Former Liberal finance minister Paul Martin also delivered a bad-news budget during the 1994 Lillehammer Olympics, embarking on a string of deep cuts aimed at lifting Canada from a deep fiscal hole that threatened its economic well-being.
The cuts stifled economic growth and hurt the provinces, forcing those governments to make massive cuts to cherished public services such as health care. But Flaherty insists he won't slash transfers or raise taxes to balance the books.
Left-leaning groups have warned that austerity measures could still do damage to the fragile economic recovery. The International Monetary Fund says the Tories don't have to stick to their deadline if there's an economic downturn.
"Fiscal policy should strike the right balance between supporting growth and rebuilding fiscal buffers," the Washington-based agency said in a recent report.
"If significant downside risks to growth materialize, the federal government has room to slow its planned return to a balanced budget."
The cost of erasing the financial shortfall could be steep. The Tories have already said they'll freeze departmental operating budgets and target civil service benefits, such as sick days and pensions. Procurement at National Defence may be delayed to save dollars as well.
Public-sector unions say it could be months before they know the full details of what those cuts will mean.
"You've almost got to keep your powder dry until you see the budget implementation bill," said Paul Moist, national president of the Canadian Union of Public Employees.

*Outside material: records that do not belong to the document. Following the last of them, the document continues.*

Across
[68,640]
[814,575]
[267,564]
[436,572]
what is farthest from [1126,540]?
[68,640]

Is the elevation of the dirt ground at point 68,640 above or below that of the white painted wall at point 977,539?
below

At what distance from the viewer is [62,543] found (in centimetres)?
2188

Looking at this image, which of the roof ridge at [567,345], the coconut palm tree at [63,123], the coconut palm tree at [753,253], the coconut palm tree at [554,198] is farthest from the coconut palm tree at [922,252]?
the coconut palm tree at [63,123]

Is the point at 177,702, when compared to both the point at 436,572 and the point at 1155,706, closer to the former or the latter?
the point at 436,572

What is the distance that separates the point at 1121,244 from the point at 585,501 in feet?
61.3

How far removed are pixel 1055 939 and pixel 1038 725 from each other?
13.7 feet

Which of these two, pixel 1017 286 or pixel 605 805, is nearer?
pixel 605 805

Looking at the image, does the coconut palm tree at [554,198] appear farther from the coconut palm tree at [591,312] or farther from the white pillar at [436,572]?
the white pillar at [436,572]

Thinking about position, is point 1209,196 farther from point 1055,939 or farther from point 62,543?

"They're very circumspect about what they plan to do. Putting this budget out at this point in time ... when the Olympics is going on, is kind of like announcing the Canada Post end of home delivery the day after Parliament stands down."
Five collective agreements covering about 100,000 members of the Public Service Alliance of Canada expire this summer. Negotiations are still underway for employees at the Canada Revenue Agency and the Canadian Food Inspection Agency.
The New Democrats question whether the Tories are going to war with unions to save money, or score political points with their party base.
"The people who serve our veterans, the people who collect our taxes, the people who make sure that people get their pension benefits — these are the people we count on to deliver our services in Canada," said NDP finance critic Peggy Nash.
"It will be a very sad thing if they think that somehow it's good for them to be attacking these folks."
Others fear Flaherty will make deep cuts to foreign aid after cutting almost $380 million, or 7.5 per cent, from Canada's $5.3-billion annual aid budget in 2012.
A coalition of non-governmental organizations, including the Canadian chapter of Engineers Without Borders and the Canadian Council for International Co-operation, has launched an online petition urging the government to keep foreign aid off the chopping block.